• [Required work] List every piece of text enclosed in parentheses in the excerpt on liberal nationalism below.

A second line of argument deployed by minority nationalists, in defence of national communities, involves linking national identity with both personal autonomy and cultural communities. This is the most common argument deployed by liberal nationalists to reconcile liberalism with (non-aggressive) nationalism. This argument works by stressing the close relation of liberalism with the idea of personal autonomy and then examining the conditions under which individuals can be said to be autonomous. A central move in this argument is the claim that culture provides the context from which individuals’ choices about how to live one’s life can be made. According to Kymlicka (1995: 8), ‘individual choice is dependent on the presence of a societal culture, defined by language and history.’ Miller (1995: 85-6) follows the same line: A common culture … gives its bearers … a background against which meaningful choices can be made.’ Culture provides the options from which the individual chooses, and infuses them with meaning, so that self-forming autonomous beings have some conception of value with which to guide their choices.

• [Dataset content]

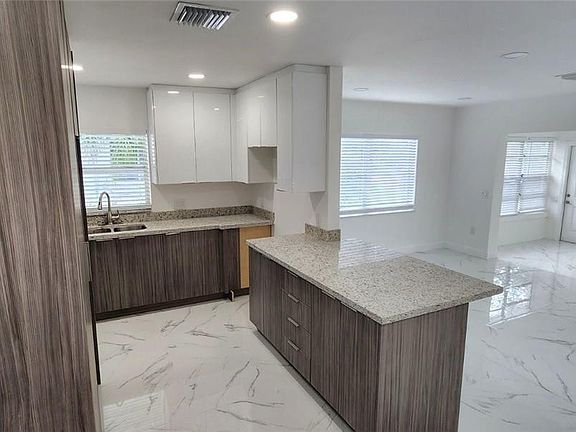 4th image of 349 NW 30th Avenue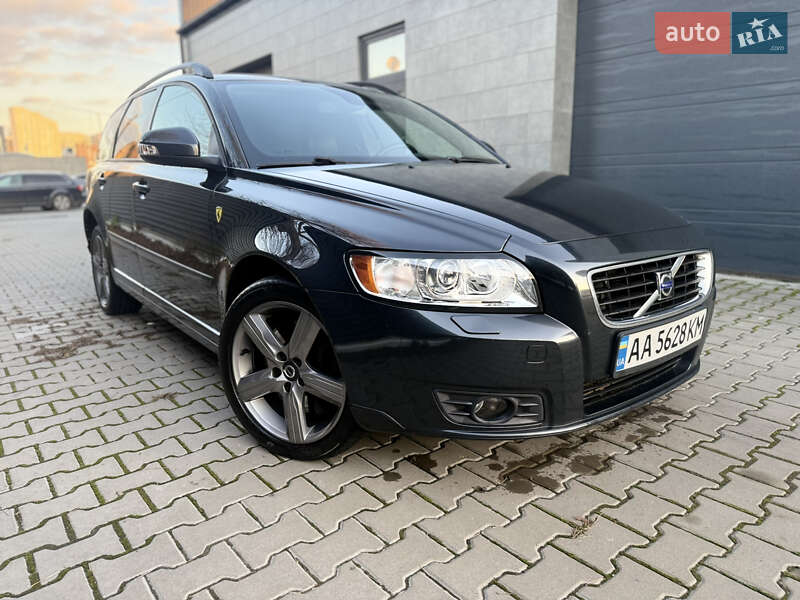 Volvo V50 2010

• [Expected output]
- non-aggressive
- 1995: 8
- 1995: 85-6